Charaxes fulgurata

Scientific classification
- Kingdom: Animalia
- Phylum: Arthropoda
- Class: Insecta
- Order: Lepidoptera
- Family: Nymphalidae
- Genus: Charaxes
- Species: C. fulgurata
- Binomial name: Charaxes fulgurata Aurivillius, 1899 .
- Synonyms: Charaxes fulgurata var. ephyra Godart; Dewitz, 1887; Charaxes etheocles etheocles f. lunigera Rothschild, 1900; Charaxes fulgurata f. mima Riley, 1921;

= Charaxes fulgurata =

- Authority: Aurivillius, 1899 .
- Synonyms: Charaxes fulgurata var. ephyra Godart; Dewitz, 1887, Charaxes etheocles etheocles f. lunigera Rothschild, 1900, Charaxes fulgurata f. mima Riley, 1921

Species of butterfly

Charaxes fulgurata, the lightning charaxes, is a butterfly in the family Nymphalidae. It is found in northern Angola, the Democratic Republic of the Congo (Lualaba, Lomami), north-western Zimbabwe and Zambia.

==Description==
Forewing above with large marginal spots and 3—7 strongly curved submarginal spots, the extremities of which reach the marginal spots; in addition with 2 or 3 discal spots and a spot in the cell.
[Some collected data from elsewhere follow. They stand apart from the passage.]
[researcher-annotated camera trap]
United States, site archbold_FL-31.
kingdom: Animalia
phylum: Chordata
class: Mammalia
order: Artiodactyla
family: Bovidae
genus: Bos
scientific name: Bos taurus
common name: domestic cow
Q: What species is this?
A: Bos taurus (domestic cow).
Hindwing with fine postdiscal lunules and thick marginal streaks, in cellules 4—6
dotted with red. Under surface light reddish brown. Angola
There are at least two distinctive female forms.

==Biology==
The habitat consists of Brachystegia woodland and savanna woodland.

Adults have been observed feeding on elephant dung.

The larvae feed on Erythrophleum africanum and Amblygonocarpus andongensis.

==Taxonomy==
Charaxes fulgurata is a member of the large species group Charaxes etheocles.